We have recently established a mouse model of arterial remodeling in which flow in the left common carotid artery of FVB mice was interrupted by ligation of the vessel near the carotid bifurcation, resulting in a dramatic reduction of the lumen as a consequence of a reduction in vessel diameter and intimal lesion formation. In the present study we applied this model to various inbred strains of mice. Wide variations in the remodeling response with regard to reduction in vessel diameter, intimal lesion formation, lumen area, and medial hypertrophy were found. On carotid artery ligation SJL/J mice revealed the most extensive inward remodeling leading to an approximate 78% decrease in lumen area while lumen narrowing in FVB/NJ mice was largely due to extensive neointima formation as a result of smooth muscle cell (SMC) proliferation. Significant positive remodeling in the contralateral right carotid artery with a >20% increase in lumen area was observed in SM/J and A/J mice. An in vitro comparison of growth properties of SMC isolated from FVB/NJ mice and a strain that exhibited very little SMC proliferation (C3H/HeJ) demonstrated accelerated growth of SMC from FVB/NJ following serum stimulation. In vivo, SMC proliferation in the FVB/NJ strain was preceded by a 37% loss of medial SMC occurring within the 2 days after ligation, however, cell death was not detectable in C3H/HeJ mice. These findings suggest that the mechanisms leading to lumen narrowing in the vascular remodeling process are genetically controlled.

Figure 1.

The response of the left common carotid artery from inbred mouse strains 4 weeks after ligation is shown.
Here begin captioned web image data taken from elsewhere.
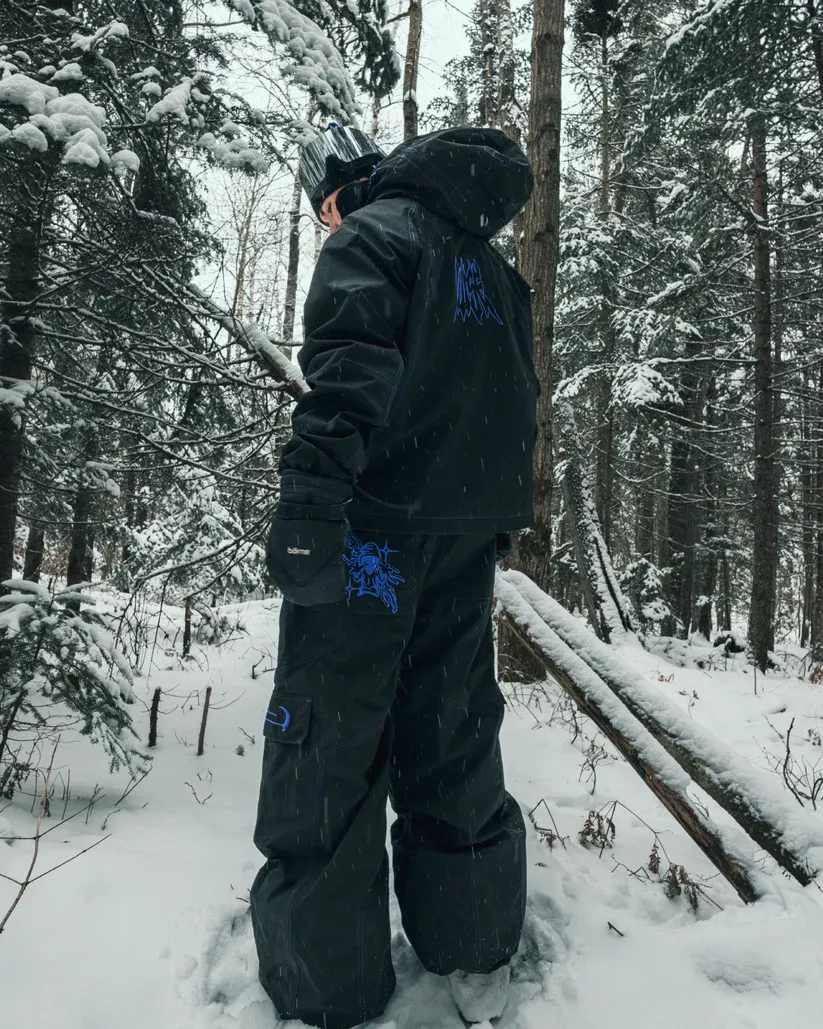 EVO BAGGY SNOWPANTS SUIT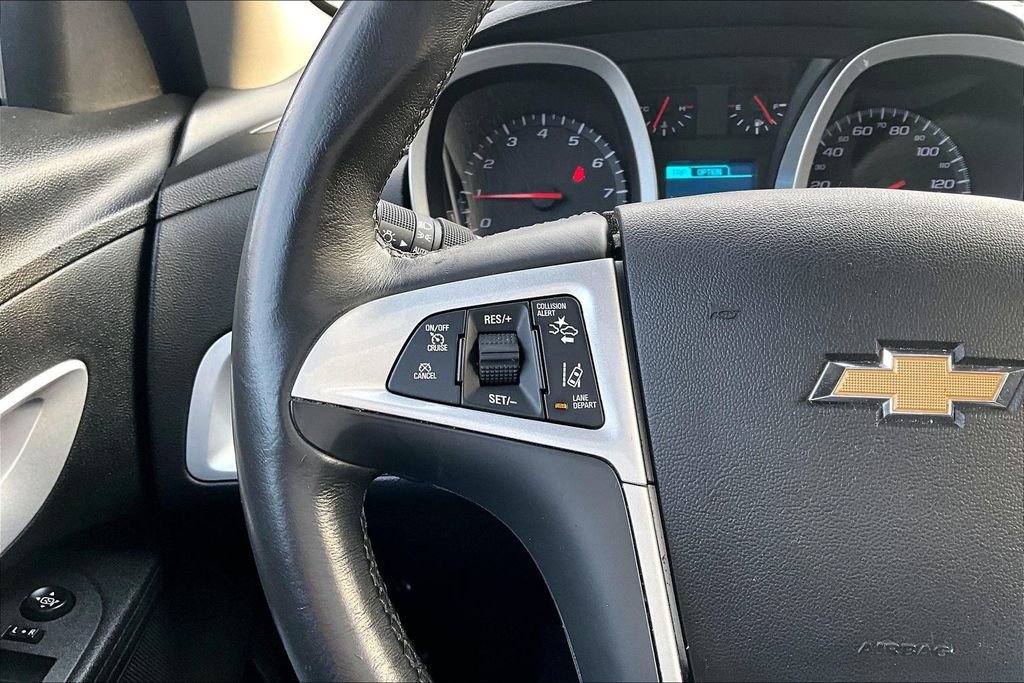 Used 2017 Chevrolet Equinox Premier w/ Enhanced Convenience Package image 19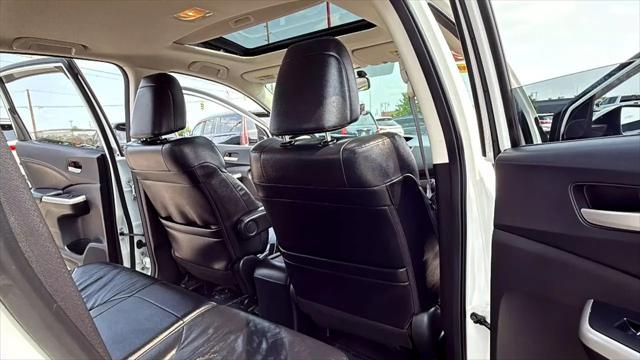 used 2014 Honda CR-V car, priced at $12,495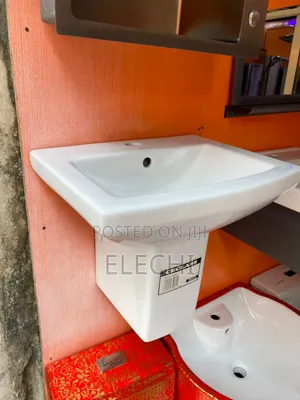 Wall Hung Basin Square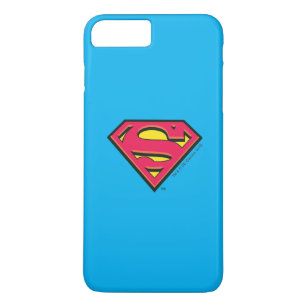 Superman S-Shield  Klassieke Logo 3 Case-Mate iPhone Case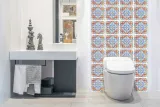 panel-scienny-grafika-w-stylu-azulejos-100x50-cm-struktura-gladka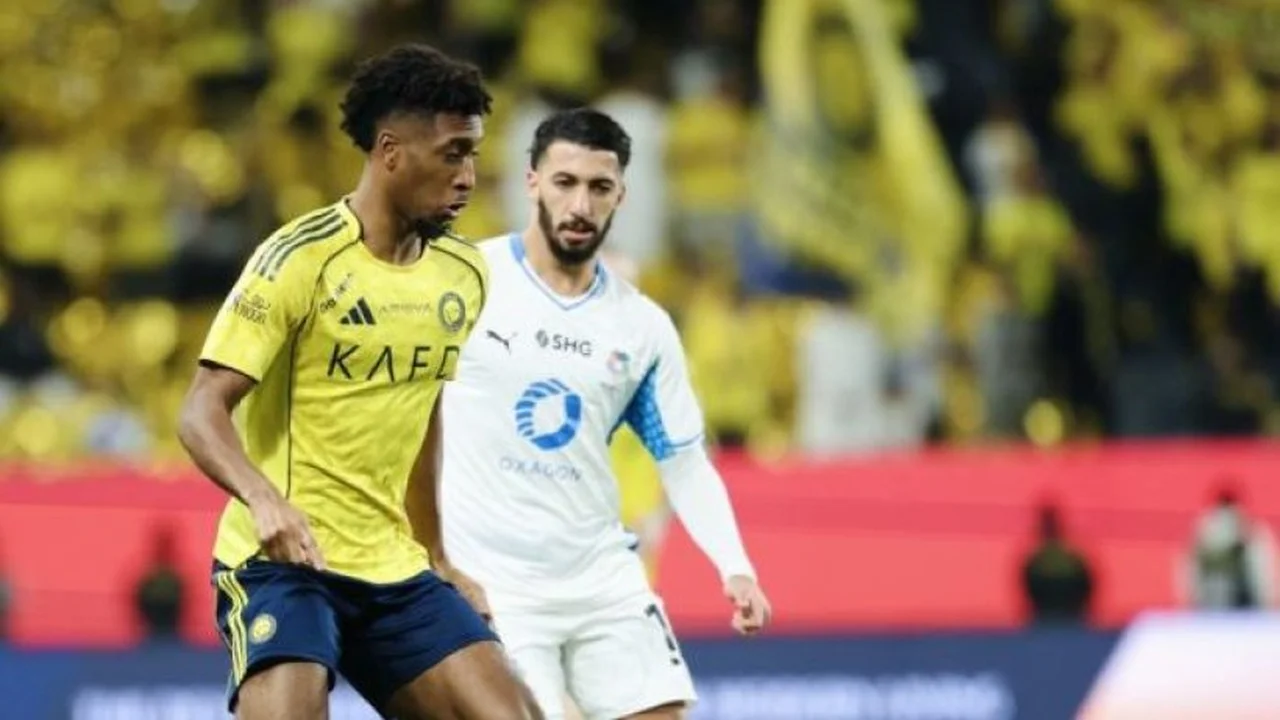 توقيت وموعد مواجهة النصر والخليج المرتقبة في منافسات دوري روشن السعودي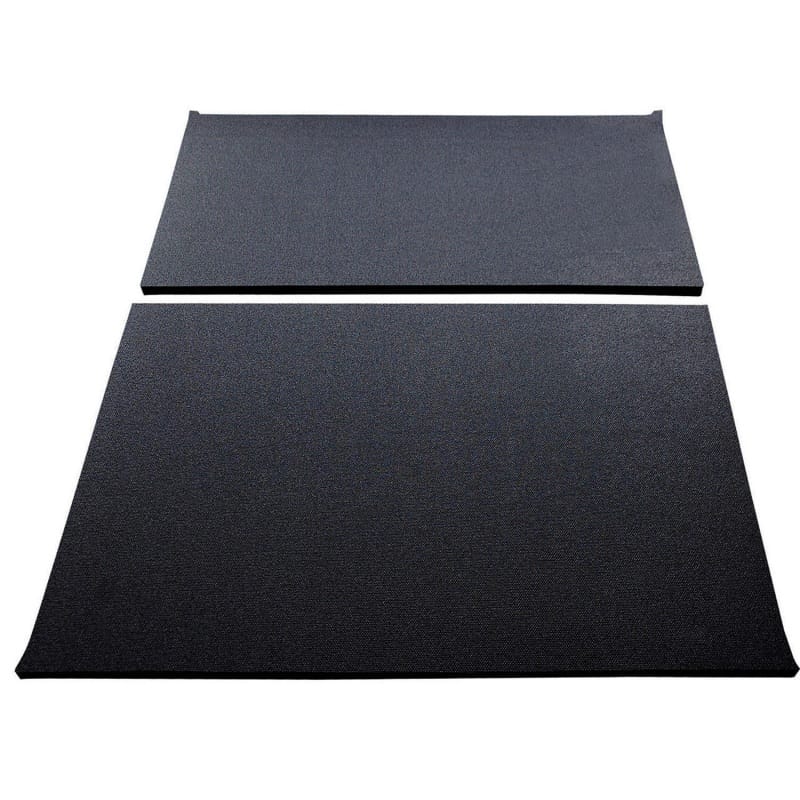 DEI — Headliner Kit Jeep Wrangler TJ 1997-2006 2 Door Black
Sound Deadening Headliner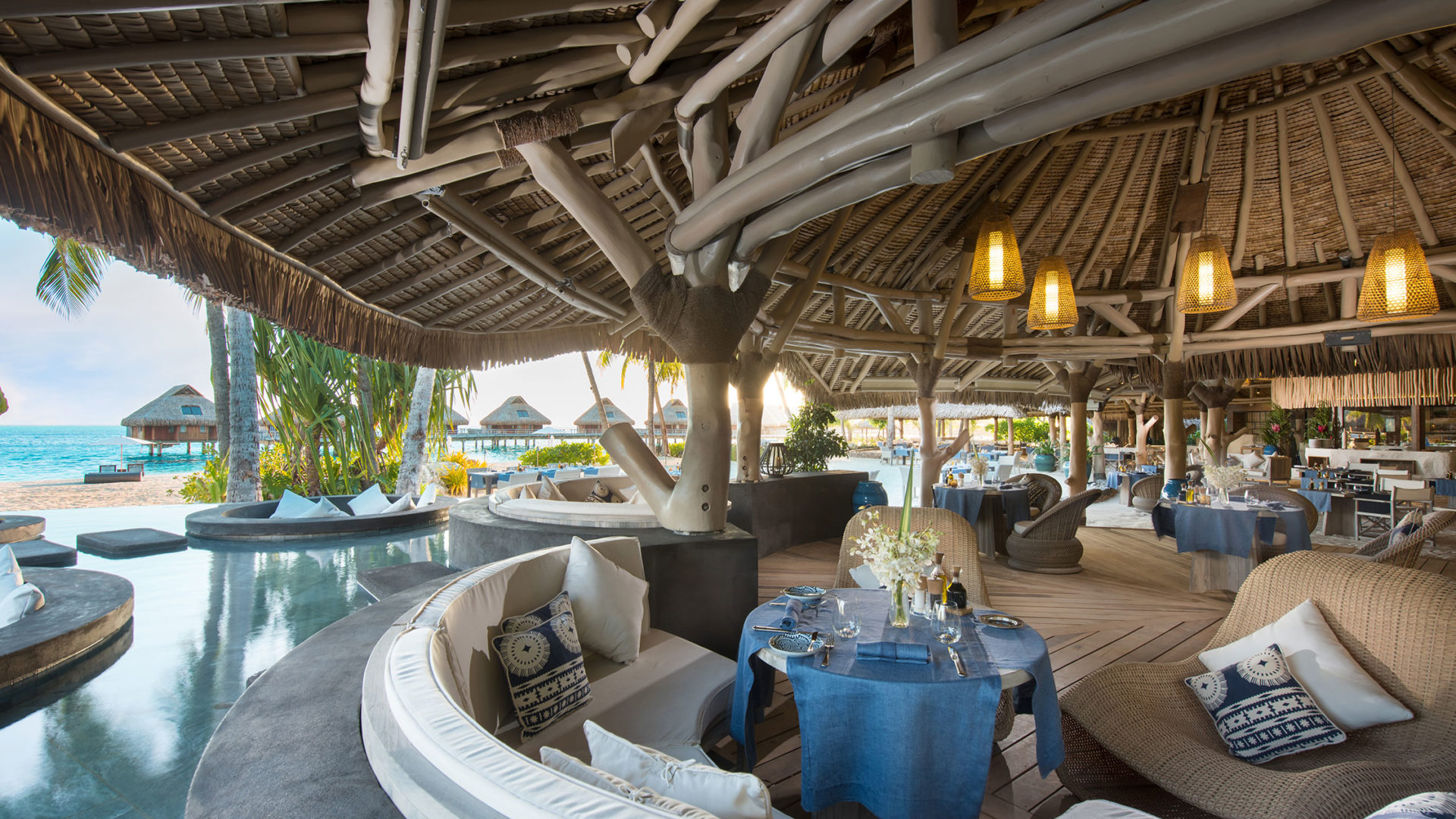 conrad bora bora nui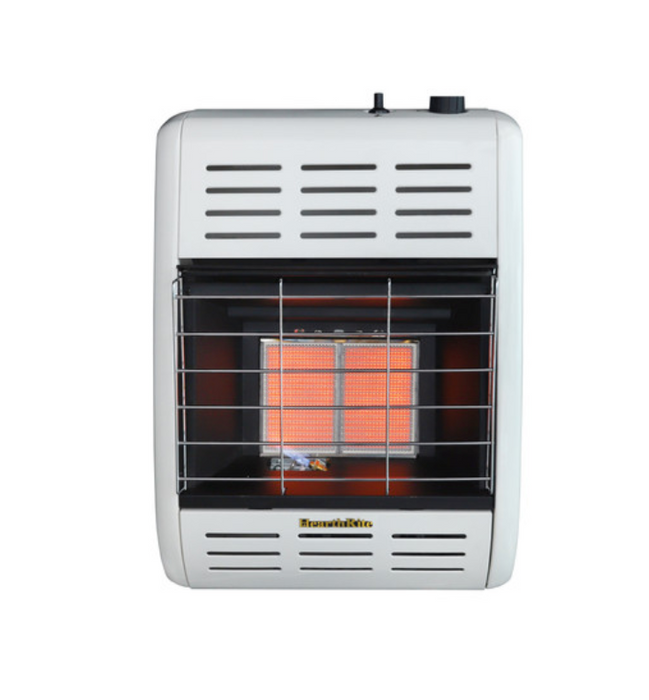 "NLA" HearthRite VF Radiant Heater - Nat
The data were normalized to the left carotid artery from unmanipulated control mice by expressing them as a ratio of ligated vessel over control vessel. Absolute values for neointima formation are also shown in C. The values reflect means ± SE. The P value is indicated for P ≤ 0.1 for comparisons between ligated and control animals.

Figure 2.

Representative photomicrographs of cross-sectioned mouse carotid arteries from FVB/NJ, C3H/HeJ, and SJL/J mice 4 weeks after ligation of the left carotid artery. The unmanipulated artery from control mice is shown on the left. Note the marked decrease in lumen area with extensive neointima formation but little inward remodeling in the FVB/NJ mice (A and B), relatively little inward remodeling with no intimal hyperplasia in C3H/HeJ mice (C and D), and extensive inward remodeling with little neointima formation in SJL/J mice (E and F). Hematoxylin-eosin stain; original magnification, ×200.

Figure 3.

The response of the contralateral right carotid artery 4 weeks after ligation of the left carotid artery is shown. The data were normalized to the right carotid artery from unmanipulated control mice by expressing them as a ratio of right carotid from the ligated animal over right carotid from control animals. The values reflect means ± SE. The P value is indicated for P ≤ 0.1 for comparisons between ligated and control animals.

Figure 4.

Growth of aortic SMC isolated from FVB/NJ and C3H/HeJ mice in response to 10% fetal calf serum. Equal numbers of cells were plated at day 0 and cell numbers were counted at the indicated time points after plating. Growth curves from two separate cell isolations (1 and 2) are shown.

Figure 5.

The number of medial SMC on cross-sectioned common carotid arteries from C3H/HeJ and FV B/NJ mice was determined 2 days after ligation of the vessel. The data are expressed as a percentage of medial SMC in the unmanipulated contralateral artery. There was a significant loss of medial SMC in FVB/NJ but not in C3H/HeJ mice. Values represent means ± SE, 5 animals per group.